- [GIVEN EXERCISE]
Begin at the line that has "How far away is" and write out every line from there through the end of the records, word for word.

- [RECORDED DATA]
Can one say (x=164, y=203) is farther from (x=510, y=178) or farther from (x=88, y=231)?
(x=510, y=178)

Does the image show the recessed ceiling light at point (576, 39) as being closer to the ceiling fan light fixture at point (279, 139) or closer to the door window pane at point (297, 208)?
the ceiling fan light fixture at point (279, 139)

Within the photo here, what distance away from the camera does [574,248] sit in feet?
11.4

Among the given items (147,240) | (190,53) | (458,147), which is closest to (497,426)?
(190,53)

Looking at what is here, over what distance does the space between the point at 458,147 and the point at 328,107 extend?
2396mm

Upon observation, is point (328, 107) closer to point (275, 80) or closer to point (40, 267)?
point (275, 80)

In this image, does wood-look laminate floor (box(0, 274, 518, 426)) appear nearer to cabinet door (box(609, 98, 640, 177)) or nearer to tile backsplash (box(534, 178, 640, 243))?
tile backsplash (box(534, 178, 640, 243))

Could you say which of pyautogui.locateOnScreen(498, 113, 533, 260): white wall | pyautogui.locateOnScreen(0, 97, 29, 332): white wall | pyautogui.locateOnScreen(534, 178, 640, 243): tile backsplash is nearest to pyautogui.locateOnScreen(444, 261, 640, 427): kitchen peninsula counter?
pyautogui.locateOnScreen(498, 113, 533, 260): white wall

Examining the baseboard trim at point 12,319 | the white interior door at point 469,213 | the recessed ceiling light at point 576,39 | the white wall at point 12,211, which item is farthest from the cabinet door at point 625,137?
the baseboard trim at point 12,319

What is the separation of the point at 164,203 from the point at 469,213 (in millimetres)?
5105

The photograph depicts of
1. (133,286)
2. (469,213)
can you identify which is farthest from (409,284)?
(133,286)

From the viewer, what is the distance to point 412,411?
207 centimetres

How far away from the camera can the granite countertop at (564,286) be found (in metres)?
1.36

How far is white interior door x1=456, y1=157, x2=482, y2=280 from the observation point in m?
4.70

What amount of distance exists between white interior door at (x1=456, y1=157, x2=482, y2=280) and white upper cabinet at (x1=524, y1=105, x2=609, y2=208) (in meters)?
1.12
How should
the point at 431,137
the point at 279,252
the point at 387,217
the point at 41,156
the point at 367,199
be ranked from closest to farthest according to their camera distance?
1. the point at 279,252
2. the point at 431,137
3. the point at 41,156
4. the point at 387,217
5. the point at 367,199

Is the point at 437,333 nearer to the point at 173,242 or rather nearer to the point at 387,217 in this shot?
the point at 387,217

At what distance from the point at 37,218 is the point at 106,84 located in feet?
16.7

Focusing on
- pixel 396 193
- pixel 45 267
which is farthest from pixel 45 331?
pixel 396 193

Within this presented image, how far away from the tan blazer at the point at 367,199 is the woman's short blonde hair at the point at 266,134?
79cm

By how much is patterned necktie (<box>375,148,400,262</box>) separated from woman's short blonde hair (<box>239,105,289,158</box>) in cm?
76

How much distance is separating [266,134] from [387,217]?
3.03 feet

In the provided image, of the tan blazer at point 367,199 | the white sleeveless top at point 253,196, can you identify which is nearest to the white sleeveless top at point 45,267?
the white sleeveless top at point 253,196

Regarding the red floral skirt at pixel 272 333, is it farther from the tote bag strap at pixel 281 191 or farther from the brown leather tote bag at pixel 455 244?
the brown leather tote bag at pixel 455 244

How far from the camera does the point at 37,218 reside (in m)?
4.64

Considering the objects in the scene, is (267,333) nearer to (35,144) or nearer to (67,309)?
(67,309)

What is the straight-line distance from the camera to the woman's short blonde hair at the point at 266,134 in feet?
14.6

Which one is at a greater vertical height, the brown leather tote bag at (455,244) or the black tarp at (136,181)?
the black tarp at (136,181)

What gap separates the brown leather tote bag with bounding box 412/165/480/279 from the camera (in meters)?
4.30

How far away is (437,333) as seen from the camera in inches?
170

- [FINISHED TASK]
How far away is (437,333) as seen from the camera in inches?
170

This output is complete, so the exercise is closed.